● Getoonde tekst
····················

Betrokkene is van mede-eigenaar en dagelijks beleidsbepaler van D Accountants. De accountantspraktijk van betrokkene is op 18 september 2013 onderworpen aan een toetsing op grond van de destijds geldende Verordening op de kwaliteitstoetsing NOvAA. Op 8 november 2013 heeft een aanvullende toetsing plaatsgevonden omdat een aan het accountantskantoor verbonden administratiekantoor ten onrechte niet in de toetsing was betrokken.
Dit eindoordeel hield in dat het interne stelsel van kwaliteitsbeheersing van de accountantspraktijk van betrokkene in opzet en werking op belangrijke onderdelen niet voldeed en verbetering behoefde. Het tweede verbeterplan dat betrokkene inleverde werd goedgekeurd.
Op 18 november 2015 heeft de hertoetsing op basis van de dossiers van vier samenstellingsopdrachten plaatsgevonden. Bij brief van 10 februari 2016 heeft de Raad het eindoordeel van de hertoetsing aan betrokkene toegezonden, inhoudende dat het interne stelsel van kwaliteitsbeheersing van de accountantspraktijk van betrokkene in opzet en werking niet voldeed aan het bepaalde bij of krachtens de Wet op het accountantsberoep (Wab).
Inmiddels laat het kantoor van betrokkene zich begeleiden door E, dit is een kennis- en adviescentrum voor accountantskantoren.

····················

● Datasetfragmenten
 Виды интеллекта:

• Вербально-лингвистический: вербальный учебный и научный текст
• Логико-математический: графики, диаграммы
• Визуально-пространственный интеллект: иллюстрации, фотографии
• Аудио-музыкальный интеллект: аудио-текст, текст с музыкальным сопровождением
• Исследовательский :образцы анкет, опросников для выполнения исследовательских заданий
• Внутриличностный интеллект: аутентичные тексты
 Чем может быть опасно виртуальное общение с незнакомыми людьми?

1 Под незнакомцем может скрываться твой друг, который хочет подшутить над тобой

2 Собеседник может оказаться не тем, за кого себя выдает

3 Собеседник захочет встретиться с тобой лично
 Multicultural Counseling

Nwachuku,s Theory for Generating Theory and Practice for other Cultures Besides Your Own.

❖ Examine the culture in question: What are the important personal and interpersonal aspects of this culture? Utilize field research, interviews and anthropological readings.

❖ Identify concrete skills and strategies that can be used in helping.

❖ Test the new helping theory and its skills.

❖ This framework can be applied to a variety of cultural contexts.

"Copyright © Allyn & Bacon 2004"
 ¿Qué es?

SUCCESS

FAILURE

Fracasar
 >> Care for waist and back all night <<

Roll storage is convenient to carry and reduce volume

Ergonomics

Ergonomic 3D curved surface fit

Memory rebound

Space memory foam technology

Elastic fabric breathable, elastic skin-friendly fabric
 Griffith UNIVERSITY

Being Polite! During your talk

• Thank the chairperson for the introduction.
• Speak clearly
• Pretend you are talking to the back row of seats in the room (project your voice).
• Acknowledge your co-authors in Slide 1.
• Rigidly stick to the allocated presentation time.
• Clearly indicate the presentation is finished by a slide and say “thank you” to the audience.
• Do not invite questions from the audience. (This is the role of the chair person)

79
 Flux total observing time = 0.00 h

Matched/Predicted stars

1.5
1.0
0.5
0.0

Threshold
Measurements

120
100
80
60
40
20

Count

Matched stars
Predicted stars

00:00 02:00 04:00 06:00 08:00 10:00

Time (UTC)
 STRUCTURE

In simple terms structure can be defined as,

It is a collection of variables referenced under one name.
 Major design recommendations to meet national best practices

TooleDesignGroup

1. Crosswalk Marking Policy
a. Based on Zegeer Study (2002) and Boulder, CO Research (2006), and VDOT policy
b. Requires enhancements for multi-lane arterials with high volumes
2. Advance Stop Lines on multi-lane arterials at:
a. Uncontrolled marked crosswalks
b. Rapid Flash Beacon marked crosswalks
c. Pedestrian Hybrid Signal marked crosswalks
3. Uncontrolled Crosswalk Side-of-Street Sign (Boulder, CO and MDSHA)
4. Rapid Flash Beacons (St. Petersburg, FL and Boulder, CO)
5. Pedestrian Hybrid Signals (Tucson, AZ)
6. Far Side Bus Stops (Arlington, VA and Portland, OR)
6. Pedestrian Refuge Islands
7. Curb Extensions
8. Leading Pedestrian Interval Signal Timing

····················

● Vragen
#1 Op welke datum vond volgens de getoonde tekst de hertoetsing plaats?
#2 Neem uit de getoonde tekst het stuk over van "Op 18 november" tot en met "het accountantsberoep (Wab).".
De regels hebben niets te maken met de getoonde tekst.

● Antwoorden per opdracht
#1 Op 18 november 2015.

#2
Op 18 november 2015 heeft de hertoetsing op basis van de dossiers van vier samenstellingsopdrachten plaatsgevonden. Bij brief van 10 februari 2016 heeft de Raad het eindoordeel van de hertoetsing aan betrokkene toegezonden, inhoudende dat het interne stelsel van kwaliteitsbeheersing van de accountantspraktijk van betrokkene in opzet en werking niet voldeed aan het bepaalde bij of krachtens de Wet op het accountantsberoep (Wab).